Nutze den wöchentlichen Check-in, um den Plan anzupassen. Frage nicht nur nach den Gewichten, sondern nach der gefühlten Anstrengung und dem Spaßfaktor. Wenn eine Übung Schmerzen bereitet oder logistisch im Studio nicht machbar ist, tausche sie sofort aus. So zeigst du deinem Kunden, dass du seine individuellen Hürden ernst nimmst.

Digitale Werkzeuge nutzen

Hier kommt die Technik ins Spiel, die dir die Arbeit erleichtert. Statt PDFs per Messenger zu verschicken oder Excel-Tabellen auszufüllen, solltest du auf eine professionelle Lösung setzen. Eine strukturierte App sorgt dafür, dass dein Kunde seine Einheiten direkt auf dem Smartphone sieht und sofort eintragen kann.

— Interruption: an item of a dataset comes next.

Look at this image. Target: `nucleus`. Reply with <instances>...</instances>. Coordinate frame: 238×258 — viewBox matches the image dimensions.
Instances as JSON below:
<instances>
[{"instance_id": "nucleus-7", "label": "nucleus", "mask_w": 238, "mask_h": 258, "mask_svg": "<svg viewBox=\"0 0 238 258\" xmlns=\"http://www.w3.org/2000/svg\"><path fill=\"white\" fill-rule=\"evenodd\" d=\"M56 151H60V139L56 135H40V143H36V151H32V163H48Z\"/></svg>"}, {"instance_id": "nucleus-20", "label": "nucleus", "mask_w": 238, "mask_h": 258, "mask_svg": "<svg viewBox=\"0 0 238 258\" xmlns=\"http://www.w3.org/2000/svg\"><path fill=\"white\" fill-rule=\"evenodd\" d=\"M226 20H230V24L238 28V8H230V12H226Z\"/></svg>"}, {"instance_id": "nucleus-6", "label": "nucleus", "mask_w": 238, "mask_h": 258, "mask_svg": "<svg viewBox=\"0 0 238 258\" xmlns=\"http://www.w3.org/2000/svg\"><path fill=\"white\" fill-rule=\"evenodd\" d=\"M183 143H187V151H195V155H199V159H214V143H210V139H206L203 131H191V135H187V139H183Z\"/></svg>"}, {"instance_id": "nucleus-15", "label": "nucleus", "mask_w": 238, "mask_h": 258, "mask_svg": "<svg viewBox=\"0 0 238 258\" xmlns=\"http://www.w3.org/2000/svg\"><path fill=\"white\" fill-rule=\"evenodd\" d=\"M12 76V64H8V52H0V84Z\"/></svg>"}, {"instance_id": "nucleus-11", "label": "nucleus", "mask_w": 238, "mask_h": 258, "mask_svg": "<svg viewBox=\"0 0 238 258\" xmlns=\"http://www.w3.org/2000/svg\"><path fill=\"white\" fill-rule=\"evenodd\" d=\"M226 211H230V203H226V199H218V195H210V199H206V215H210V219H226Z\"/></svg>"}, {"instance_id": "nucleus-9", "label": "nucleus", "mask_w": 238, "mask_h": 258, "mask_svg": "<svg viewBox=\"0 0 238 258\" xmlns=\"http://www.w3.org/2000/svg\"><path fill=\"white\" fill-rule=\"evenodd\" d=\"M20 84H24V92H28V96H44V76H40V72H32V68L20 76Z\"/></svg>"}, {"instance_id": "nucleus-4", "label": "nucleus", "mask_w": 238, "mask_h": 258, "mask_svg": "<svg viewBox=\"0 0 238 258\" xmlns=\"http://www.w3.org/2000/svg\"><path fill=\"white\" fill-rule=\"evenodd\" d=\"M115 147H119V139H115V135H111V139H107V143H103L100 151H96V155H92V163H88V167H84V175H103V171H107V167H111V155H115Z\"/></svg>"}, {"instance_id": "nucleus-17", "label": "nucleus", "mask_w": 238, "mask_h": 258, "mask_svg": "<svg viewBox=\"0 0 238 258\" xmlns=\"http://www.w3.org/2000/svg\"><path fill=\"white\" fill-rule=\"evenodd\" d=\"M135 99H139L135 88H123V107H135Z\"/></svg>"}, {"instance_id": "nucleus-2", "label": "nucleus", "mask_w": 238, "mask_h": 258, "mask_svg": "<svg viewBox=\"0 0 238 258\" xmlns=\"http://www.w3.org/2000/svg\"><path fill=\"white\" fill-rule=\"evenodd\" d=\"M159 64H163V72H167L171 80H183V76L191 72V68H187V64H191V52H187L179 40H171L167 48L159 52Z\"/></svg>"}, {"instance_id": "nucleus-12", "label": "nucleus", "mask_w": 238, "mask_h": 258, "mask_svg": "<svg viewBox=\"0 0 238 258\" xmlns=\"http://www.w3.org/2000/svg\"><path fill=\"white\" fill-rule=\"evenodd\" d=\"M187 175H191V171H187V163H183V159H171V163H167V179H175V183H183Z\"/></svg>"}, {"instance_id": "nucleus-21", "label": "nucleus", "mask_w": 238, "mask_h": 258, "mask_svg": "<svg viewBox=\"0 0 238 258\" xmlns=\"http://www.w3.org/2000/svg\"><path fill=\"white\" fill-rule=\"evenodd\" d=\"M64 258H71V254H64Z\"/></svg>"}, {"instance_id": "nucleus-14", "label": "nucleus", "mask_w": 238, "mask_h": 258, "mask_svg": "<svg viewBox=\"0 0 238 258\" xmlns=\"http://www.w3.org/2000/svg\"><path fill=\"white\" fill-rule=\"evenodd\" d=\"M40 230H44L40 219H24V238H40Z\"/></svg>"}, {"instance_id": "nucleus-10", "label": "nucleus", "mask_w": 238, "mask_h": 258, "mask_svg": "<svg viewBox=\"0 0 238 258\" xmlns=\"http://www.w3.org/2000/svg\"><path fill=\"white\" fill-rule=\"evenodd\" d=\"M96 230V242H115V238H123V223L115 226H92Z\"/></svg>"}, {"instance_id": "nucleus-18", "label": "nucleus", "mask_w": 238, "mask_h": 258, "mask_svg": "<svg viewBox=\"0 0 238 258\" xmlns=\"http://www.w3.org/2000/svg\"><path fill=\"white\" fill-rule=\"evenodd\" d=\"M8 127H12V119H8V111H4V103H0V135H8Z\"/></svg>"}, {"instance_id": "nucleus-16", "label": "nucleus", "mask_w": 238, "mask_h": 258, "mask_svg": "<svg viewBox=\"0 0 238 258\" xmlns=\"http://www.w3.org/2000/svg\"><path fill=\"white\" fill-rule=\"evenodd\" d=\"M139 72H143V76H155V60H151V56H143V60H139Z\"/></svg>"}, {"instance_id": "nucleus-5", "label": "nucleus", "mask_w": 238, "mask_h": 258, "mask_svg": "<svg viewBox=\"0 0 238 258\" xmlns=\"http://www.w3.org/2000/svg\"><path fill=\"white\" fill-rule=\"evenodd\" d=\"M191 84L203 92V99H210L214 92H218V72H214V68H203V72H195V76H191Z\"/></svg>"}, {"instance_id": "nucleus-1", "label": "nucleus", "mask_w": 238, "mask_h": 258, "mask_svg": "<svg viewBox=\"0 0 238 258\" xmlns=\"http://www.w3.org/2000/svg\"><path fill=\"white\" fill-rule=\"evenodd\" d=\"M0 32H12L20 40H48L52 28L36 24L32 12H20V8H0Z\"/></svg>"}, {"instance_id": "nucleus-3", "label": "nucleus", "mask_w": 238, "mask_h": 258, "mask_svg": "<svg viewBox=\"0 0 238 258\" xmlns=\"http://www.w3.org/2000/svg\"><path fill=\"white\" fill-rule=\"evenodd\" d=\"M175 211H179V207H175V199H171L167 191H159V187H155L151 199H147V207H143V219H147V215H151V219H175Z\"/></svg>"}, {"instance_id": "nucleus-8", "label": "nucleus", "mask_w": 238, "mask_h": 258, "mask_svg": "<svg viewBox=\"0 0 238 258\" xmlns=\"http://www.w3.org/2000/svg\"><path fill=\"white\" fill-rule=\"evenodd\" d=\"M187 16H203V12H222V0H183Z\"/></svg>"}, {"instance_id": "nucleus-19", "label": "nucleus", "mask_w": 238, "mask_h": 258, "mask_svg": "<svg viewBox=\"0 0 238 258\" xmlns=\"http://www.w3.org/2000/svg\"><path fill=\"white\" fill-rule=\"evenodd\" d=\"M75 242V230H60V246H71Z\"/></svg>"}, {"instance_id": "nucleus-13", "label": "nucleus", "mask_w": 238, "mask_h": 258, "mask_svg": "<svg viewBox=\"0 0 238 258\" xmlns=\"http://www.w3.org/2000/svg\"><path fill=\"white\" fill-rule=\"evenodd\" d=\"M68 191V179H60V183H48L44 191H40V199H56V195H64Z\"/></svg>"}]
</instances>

Mit einer Plattform wie ProCoach erstellst du diese Trainingspläne mit praktischer KI-Hilfe und stellst sie deinen Kunden direkt in einer kostenlosen App für iOS und Android zur Verfügung. Das erhöht die Verbindlichkeit enorm, weil der Kunde seine Fortschritte direkt dokumentiert und du als Coach sofort siehst, ob er trainiert hat. So begleitest du deine Kunden engmaschig, ohne stundenlang manuell Nachrichten zu schreiben.

Der ehrliche Kompromiss

Viele Experten fordern, dass Kunden für maximale Hypertrophie oder Kraftsteigerung immer bis an das absolute Limit gehen müssen. In der Praxis sieht das anders aus. Der ehrliche Kompromiss im Coaching lautet: Konstanz schlägt Intensität. Ein mäßig intensives Training, das jede Woche stattfindet, schlägt das perfekte Training, das wegen Erschöpfung alle zwei Wochen ausfällt.

Es ist völlig in Ordnung, wenn dein Kunde im Training zwei Wiederholungen vor dem Muskelversagen aufhört, solange er jede Woche im Studio erscheint. Dränge deine Kunden nicht zu früh in extreme Intensitätsbereiche. Vertrauen entsteht durch kleine, regelmäßige Erfolge und nicht durch Muskelkater, der sie tagelang lahmlegt.

Direkt ins Handeln kommen

Nimm dir für diese Woche einen einzigen Kunden vor, der aktuell mit der Umsetzung seiner Einheiten kämpft. Rufe ihn an oder schreibe ihm eine kurze Nachricht. Reduziere seinen aktuellen Plan sofort um eine Trainingseinheit oder streiche zwei komplexe Übungen heraus. Beobachte, wie sich seine Motivation in den nächsten sieben Tagen verändert, wenn die Hürde für den Einstieg plötzlich viel niedriger ist.